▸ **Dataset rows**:
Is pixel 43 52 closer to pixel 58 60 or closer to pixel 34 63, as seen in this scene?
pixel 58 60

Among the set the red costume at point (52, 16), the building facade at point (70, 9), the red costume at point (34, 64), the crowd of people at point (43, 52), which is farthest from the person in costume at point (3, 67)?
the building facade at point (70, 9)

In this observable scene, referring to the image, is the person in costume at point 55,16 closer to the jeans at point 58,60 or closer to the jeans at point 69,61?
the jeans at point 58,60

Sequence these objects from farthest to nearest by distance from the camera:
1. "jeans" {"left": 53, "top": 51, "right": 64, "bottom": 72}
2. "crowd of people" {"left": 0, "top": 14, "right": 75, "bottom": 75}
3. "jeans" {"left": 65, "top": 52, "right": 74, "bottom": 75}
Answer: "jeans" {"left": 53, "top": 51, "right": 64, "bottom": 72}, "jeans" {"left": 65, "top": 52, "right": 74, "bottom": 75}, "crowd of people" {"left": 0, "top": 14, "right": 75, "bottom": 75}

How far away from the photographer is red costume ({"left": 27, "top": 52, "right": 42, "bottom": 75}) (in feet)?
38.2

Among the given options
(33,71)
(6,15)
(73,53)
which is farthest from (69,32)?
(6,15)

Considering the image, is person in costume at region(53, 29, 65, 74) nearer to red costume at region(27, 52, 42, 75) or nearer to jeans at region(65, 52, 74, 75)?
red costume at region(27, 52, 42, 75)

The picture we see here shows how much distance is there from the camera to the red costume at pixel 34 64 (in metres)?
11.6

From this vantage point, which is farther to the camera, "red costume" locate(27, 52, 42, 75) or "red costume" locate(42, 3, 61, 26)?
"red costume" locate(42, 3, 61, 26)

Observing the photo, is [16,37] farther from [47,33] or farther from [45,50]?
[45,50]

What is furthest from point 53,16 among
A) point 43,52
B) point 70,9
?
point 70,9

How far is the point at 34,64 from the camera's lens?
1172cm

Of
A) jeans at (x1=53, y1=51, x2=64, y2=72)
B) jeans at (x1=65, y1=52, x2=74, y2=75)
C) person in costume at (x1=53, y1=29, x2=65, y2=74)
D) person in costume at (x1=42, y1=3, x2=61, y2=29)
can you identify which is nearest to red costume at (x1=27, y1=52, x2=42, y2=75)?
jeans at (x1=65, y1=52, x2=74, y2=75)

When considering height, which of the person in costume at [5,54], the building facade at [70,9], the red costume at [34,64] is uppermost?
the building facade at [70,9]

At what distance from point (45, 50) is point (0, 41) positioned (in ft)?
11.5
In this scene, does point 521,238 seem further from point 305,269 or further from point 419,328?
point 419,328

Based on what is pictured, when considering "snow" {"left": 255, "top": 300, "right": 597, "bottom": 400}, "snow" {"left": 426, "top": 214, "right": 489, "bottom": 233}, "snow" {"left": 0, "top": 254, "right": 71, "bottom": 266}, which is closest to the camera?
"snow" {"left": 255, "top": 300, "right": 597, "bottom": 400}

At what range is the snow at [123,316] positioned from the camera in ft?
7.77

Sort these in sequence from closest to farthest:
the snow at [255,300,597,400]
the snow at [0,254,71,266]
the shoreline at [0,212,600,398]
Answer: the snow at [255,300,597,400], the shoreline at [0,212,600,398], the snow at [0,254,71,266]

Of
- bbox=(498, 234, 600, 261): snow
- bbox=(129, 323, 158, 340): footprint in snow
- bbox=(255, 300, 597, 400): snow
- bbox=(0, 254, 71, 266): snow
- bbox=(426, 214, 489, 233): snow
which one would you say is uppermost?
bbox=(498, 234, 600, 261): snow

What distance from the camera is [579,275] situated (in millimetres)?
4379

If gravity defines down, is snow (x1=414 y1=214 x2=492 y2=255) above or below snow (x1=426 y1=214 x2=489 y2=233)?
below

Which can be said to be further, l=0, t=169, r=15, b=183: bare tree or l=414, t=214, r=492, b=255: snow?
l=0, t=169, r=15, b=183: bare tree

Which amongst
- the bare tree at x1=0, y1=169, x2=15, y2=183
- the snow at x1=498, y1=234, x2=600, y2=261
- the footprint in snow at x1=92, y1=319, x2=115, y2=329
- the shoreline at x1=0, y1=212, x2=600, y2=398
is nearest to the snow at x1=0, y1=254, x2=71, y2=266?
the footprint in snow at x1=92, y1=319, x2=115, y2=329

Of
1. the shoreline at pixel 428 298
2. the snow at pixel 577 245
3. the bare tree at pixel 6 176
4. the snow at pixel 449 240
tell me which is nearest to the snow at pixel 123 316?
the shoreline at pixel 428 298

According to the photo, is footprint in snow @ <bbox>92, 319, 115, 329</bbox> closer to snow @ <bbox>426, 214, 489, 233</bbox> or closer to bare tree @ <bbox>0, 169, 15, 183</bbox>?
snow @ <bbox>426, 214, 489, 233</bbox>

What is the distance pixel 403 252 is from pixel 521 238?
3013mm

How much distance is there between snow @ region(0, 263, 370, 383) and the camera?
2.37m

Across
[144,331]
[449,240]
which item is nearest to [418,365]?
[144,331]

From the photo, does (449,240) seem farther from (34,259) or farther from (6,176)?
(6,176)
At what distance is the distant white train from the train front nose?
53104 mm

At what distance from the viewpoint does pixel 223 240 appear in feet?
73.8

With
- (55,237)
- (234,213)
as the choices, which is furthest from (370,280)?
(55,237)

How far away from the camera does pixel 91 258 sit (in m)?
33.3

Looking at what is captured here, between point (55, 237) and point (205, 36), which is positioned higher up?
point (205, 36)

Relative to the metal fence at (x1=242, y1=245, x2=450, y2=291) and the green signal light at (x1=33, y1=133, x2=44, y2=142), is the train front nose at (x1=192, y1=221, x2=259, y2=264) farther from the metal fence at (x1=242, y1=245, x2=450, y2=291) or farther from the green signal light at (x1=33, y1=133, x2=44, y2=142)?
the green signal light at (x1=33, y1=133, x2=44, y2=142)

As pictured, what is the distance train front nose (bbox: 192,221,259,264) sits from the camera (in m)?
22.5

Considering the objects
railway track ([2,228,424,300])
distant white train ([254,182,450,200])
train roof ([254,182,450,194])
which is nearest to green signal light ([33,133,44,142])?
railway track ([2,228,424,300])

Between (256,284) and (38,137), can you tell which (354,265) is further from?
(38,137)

▸ **YOUR TASK**: Every record above should be output exactly.

▸ **SOLUTION BELOW**:
Is pixel 43 52 closer to pixel 58 60 or closer to pixel 34 63, as seen in this scene?
pixel 58 60

Among the set the red costume at point (52, 16), the building facade at point (70, 9), the red costume at point (34, 64), the crowd of people at point (43, 52), which is farthest from the person in costume at point (3, 67)?
the building facade at point (70, 9)

In this observable scene, referring to the image, is the person in costume at point 55,16 closer to the jeans at point 58,60 or closer to the jeans at point 69,61?
the jeans at point 58,60

Sequence these objects from farthest to nearest by distance from the camera:
1. "jeans" {"left": 53, "top": 51, "right": 64, "bottom": 72}
2. "crowd of people" {"left": 0, "top": 14, "right": 75, "bottom": 75}
3. "jeans" {"left": 65, "top": 52, "right": 74, "bottom": 75}
Answer: "jeans" {"left": 53, "top": 51, "right": 64, "bottom": 72}, "jeans" {"left": 65, "top": 52, "right": 74, "bottom": 75}, "crowd of people" {"left": 0, "top": 14, "right": 75, "bottom": 75}

How far away from the photographer is red costume ({"left": 27, "top": 52, "right": 42, "bottom": 75}) (in feet)?
38.2

Among the given options
(33,71)
(6,15)
(73,53)
which is farthest from (69,32)?
(6,15)

Considering the image, is person in costume at region(53, 29, 65, 74) nearer to red costume at region(27, 52, 42, 75) or nearer to jeans at region(65, 52, 74, 75)?
red costume at region(27, 52, 42, 75)

The picture we see here shows how much distance is there from the camera to the red costume at pixel 34 64 (in metres)?
11.6

From this vantage point, which is farther to the camera, "red costume" locate(27, 52, 42, 75) or "red costume" locate(42, 3, 61, 26)?
"red costume" locate(42, 3, 61, 26)

Observing the photo, is [16,37] farther from [47,33] or farther from [45,50]?
[45,50]

What is furthest from point 53,16 among
A) point 43,52
B) point 70,9
?
point 70,9

How far is the point at 34,64 from the camera's lens?
1172cm

Of
A) jeans at (x1=53, y1=51, x2=64, y2=72)
B) jeans at (x1=65, y1=52, x2=74, y2=75)
C) person in costume at (x1=53, y1=29, x2=65, y2=74)
D) person in costume at (x1=42, y1=3, x2=61, y2=29)
can you identify which is nearest to red costume at (x1=27, y1=52, x2=42, y2=75)?
jeans at (x1=65, y1=52, x2=74, y2=75)

When considering height, which of the person in costume at [5,54], the building facade at [70,9], the red costume at [34,64] is uppermost?
the building facade at [70,9]

At what distance from point (45, 50) is point (0, 41) positioned (in ft)?
11.5
In this scene, does point 521,238 seem further from point 305,269 or further from point 419,328?
point 419,328

Based on what is pictured, when considering "snow" {"left": 255, "top": 300, "right": 597, "bottom": 400}, "snow" {"left": 426, "top": 214, "right": 489, "bottom": 233}, "snow" {"left": 0, "top": 254, "right": 71, "bottom": 266}, which is closest to the camera?
"snow" {"left": 255, "top": 300, "right": 597, "bottom": 400}

At what range is the snow at [123,316] positioned from the camera in ft?
7.77

Sort these in sequence from closest to farthest:
the snow at [255,300,597,400]
the snow at [0,254,71,266]
the shoreline at [0,212,600,398]
Answer: the snow at [255,300,597,400], the shoreline at [0,212,600,398], the snow at [0,254,71,266]

Of
- bbox=(498, 234, 600, 261): snow
- bbox=(129, 323, 158, 340): footprint in snow
- bbox=(255, 300, 597, 400): snow
- bbox=(0, 254, 71, 266): snow
- bbox=(426, 214, 489, 233): snow
which one would you say is uppermost?
bbox=(498, 234, 600, 261): snow

What distance from the camera is [579,275] situated (in millimetres)?
4379

If gravity defines down, is snow (x1=414 y1=214 x2=492 y2=255) above or below snow (x1=426 y1=214 x2=489 y2=233)?
below

Which can be said to be further, l=0, t=169, r=15, b=183: bare tree or l=414, t=214, r=492, b=255: snow?
l=0, t=169, r=15, b=183: bare tree

Which amongst
- the bare tree at x1=0, y1=169, x2=15, y2=183
- the snow at x1=498, y1=234, x2=600, y2=261
- the footprint in snow at x1=92, y1=319, x2=115, y2=329
- the shoreline at x1=0, y1=212, x2=600, y2=398
is nearest to the snow at x1=0, y1=254, x2=71, y2=266?
the footprint in snow at x1=92, y1=319, x2=115, y2=329

Of
1. the shoreline at pixel 428 298
2. the snow at pixel 577 245
3. the bare tree at pixel 6 176
4. the snow at pixel 449 240
tell me which is nearest to the snow at pixel 123 316?
the shoreline at pixel 428 298

According to the photo, is footprint in snow @ <bbox>92, 319, 115, 329</bbox> closer to snow @ <bbox>426, 214, 489, 233</bbox> or closer to bare tree @ <bbox>0, 169, 15, 183</bbox>?
snow @ <bbox>426, 214, 489, 233</bbox>

What is the distance pixel 403 252 is from pixel 521 238?
3013mm

How much distance is there between snow @ region(0, 263, 370, 383) and the camera?
2.37m

Across
[144,331]
[449,240]
which item is nearest to [418,365]?
[144,331]

From the photo, does (449,240) seem farther from (34,259) or farther from (6,176)?
(6,176)
At what distance is the distant white train from the train front nose?
53104 mm

At what distance from the viewpoint does pixel 223 240 appear in feet?
73.8

With
- (55,237)
- (234,213)
as the choices, which is furthest from (370,280)?
(55,237)

How far away from the camera does pixel 91 258 sit (in m)?
33.3

Looking at what is captured here, between point (55, 237) and point (205, 36), which is positioned higher up?
point (205, 36)

Relative to the metal fence at (x1=242, y1=245, x2=450, y2=291) and the green signal light at (x1=33, y1=133, x2=44, y2=142), is the train front nose at (x1=192, y1=221, x2=259, y2=264) farther from the metal fence at (x1=242, y1=245, x2=450, y2=291) or farther from the green signal light at (x1=33, y1=133, x2=44, y2=142)?
the green signal light at (x1=33, y1=133, x2=44, y2=142)

As pictured, what is the distance train front nose (bbox: 192,221,259,264) sits from the camera (in m)?
22.5

Considering the objects
railway track ([2,228,424,300])
distant white train ([254,182,450,200])
train roof ([254,182,450,194])
which is nearest to green signal light ([33,133,44,142])?
railway track ([2,228,424,300])

Between (256,284) and (38,137), can you tell which (354,265) is further from?
(38,137)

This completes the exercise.